TEXTE SOURCE =>
Demandez aux anciens qui vivent au bord des océans à quelle époque remonte la mer, ils vous répondront qu’elle existait déjà à l’aube de l’humanité et que pendant longtemps elle recouvrit la terre.

La plupart des légendes et des cosmogonies, qu’elles concernent les Indiens d’Amérique ou les Mélanésiens du Pacifique, les hommes de l’Antiquité classique, ou ceux de l’Orient, reprennent cette explication. Pour les marins, la réponse est plus prosaïque. La mer représente la grande artère commerciale du monde. L’humoriste français, Alphonse Allais, l’appelle « la grande rue »… «et si elle ne déborde pas, c’est parce que la Providence, dans sa sagesse y a placé des éponges ». Et voilà : nous sommes tous un peu des Alphonse Allais ! En fait, nous savons peu de choses sur l’origine de la mer.

L’océan primitif apparaît à la suite de déluges provoqués par la création de l’atmosphère vers 4,2 milliards d’années. Soit 9 milliards d’années après la création de l’Univers (Big Bang) et approximativement 500 millions d’années après la création de la terre. A sa naissance, la jeune planète était très chaude et tournait à vive allure. Durant cette période ou la terre ressemblait à l’image que l’on se fait de l’enfer, des milliers de volcans se sont formés à sa surface sous l’effet de bombardements d’astéroïdes gigantesques. De leurs cratères, se sont échappées d’énormes quantités de gaz et de vapeur d’eau. Une fois rafraîchie, la vapeur d’eau s’est condensée et s’est transformée en eau. Dans cette eau liquide qui fait de la terre une exception, les acides aminés se sont organisés, formant des protéines et des acides particuliers : ARN et ADN.

DONNÉES SOURCES =>
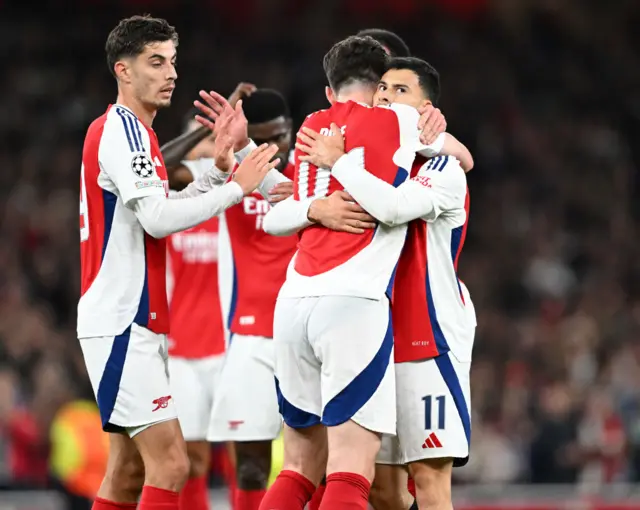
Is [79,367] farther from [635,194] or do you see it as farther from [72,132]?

CONSIGNE 1 => Recopiez le passage du texte sur l'origine de la mer qui va de « Demandez aux anciens » jusqu'à « l’origine de la mer. ».
CONSIGNE 2 => D'après le texte sur l'origine de la mer, à quelle époque l'océan primitif est-il apparu ?
CONSIGNE 3 => Dans le texte sur l'origine de la mer, quels peuples ont des légendes et des cosmogonies qui reprennent l'idée que la mer recouvrit longtemps la terre ? Citez-les tous.

CORRIGÉ COMPLET 1 =>
Demandez aux anciens qui vivent au bord des océans à quelle époque remonte la mer, ils vous répondront qu’elle existait déjà à l’aube de l’humanité et que pendant longtemps elle recouvrit la terre.

La plupart des légendes et des cosmogonies, qu’elles concernent les Indiens d’Amérique ou les Mélanésiens du Pacifique, les hommes de l’Antiquité classique, ou ceux de l’Orient, reprennent cette explication. Pour les marins, la réponse est plus prosaïque. La mer représente la grande artère commerciale du monde. L’humoriste français, Alphonse Allais, l’appelle « la grande rue »… «et si elle ne déborde pas, c’est parce que la Providence, dans sa sagesse y a placé des éponges ». Et voilà : nous sommes tous un peu des Alphonse Allais ! En fait, nous savons peu de choses sur l’origine de la mer.

CORRIGÉ COMPLET 2 => Vers 4,2 milliards d'années, à la suite de déluges provoqués par la création de l'atmosphère.

CORRIGÉ COMPLET 3 =>
- Les Indiens d'Amérique
- Les Mélanésiens du Pacifique
- Les hommes de l'Antiquité classique
- Ceux de l'Orient